K. erhob am 6. Mai 1997 Individualbeschwerde (Nr. 35968/97). Mit Urteil vom
12. Juni 2003 entschied der Europäische Gerichtshof für Menschenrechte, dass
die deutschen Gerichte Art. 6 Abs. 1 EMRK verletzt hätten. Zum einen sei ihre
Auslegung des Begriffs der „medizinischen Notwendigkeit“ und ihre Würdigung
des diesbezüglichen Beweismaterials einem fairen Verfahren nicht angemessen
gewesen. Zum anderen habe das Kammergericht angesichts der Ungewissheit,
die in der Fachwissenschaft über das Wesen der Transsexualität herrsche,
seine Würdigung, K. habe ihre Transsexualität selbst herbeigeführt, auf
unzureichender Grundlage getroffen.

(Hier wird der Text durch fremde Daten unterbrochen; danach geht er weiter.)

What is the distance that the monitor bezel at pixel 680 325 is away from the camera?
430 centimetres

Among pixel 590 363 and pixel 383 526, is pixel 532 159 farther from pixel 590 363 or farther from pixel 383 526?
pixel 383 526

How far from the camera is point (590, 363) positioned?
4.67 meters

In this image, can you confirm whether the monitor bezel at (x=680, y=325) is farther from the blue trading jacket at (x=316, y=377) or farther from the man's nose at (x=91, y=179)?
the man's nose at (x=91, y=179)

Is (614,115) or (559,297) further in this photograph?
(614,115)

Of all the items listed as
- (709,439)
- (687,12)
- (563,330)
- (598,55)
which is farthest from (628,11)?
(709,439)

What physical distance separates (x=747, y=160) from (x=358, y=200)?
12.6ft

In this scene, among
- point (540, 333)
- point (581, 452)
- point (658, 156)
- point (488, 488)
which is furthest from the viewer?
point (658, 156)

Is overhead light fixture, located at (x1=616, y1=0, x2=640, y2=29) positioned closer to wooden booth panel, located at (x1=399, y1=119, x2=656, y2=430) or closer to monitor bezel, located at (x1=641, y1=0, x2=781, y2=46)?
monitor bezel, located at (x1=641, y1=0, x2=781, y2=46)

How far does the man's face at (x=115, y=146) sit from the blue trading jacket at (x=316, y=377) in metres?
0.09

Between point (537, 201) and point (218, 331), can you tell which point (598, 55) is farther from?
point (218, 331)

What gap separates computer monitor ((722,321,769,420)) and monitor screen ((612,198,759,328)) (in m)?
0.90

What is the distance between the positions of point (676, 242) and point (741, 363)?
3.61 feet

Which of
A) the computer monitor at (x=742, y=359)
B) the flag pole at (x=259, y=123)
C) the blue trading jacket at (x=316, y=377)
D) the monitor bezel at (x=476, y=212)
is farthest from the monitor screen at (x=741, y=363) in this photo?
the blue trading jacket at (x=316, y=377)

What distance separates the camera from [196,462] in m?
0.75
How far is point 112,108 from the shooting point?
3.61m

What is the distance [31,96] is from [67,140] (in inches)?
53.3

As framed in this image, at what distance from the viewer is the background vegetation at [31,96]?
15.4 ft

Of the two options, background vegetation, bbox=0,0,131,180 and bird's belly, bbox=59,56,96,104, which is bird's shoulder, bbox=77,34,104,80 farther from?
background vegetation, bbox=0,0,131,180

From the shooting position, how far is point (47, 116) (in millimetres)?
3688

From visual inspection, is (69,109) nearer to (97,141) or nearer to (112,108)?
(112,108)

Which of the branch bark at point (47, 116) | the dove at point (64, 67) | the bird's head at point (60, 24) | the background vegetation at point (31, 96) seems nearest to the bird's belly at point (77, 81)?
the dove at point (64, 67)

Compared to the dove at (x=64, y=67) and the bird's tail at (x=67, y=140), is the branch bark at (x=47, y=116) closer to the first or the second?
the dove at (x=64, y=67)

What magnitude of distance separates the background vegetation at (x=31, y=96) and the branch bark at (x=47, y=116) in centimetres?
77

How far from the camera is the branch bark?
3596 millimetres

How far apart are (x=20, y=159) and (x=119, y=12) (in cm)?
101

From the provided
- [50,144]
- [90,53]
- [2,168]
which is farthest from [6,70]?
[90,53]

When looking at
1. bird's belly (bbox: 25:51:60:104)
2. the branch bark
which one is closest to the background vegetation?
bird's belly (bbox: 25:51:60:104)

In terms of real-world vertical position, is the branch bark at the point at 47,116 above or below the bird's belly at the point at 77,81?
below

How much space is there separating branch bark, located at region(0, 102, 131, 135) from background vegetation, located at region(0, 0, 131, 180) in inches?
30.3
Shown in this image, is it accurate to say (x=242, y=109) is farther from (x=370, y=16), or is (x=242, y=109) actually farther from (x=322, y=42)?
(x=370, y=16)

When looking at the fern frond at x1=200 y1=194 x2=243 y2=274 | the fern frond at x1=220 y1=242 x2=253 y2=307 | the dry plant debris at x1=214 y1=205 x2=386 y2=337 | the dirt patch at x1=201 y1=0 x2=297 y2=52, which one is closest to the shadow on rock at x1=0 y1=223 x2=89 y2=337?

Der Gerichtshof entschied ferner, die
deutschen Gerichte hätten zugleich auch das in Art. 8 EMRK verankerte Recht
auf Achtung des Privatlebens verletzt. Sie hätten keinen gerechten Ausgleich
zwischen den Interessen der K. und denjenigen der beklagten Krankenversi-
cherung gefunden, indem sie der K. die Beweislast für die Notwendigkeit der
beabsichtigten medizinischen Behandlung auferlegt hätten. Der Gerichtshof
sprach K. einen Betrag von 15 000 € als immateriellen Schadensersatz sowie
weitere 2 500 € für Auslagen und Kosten zu.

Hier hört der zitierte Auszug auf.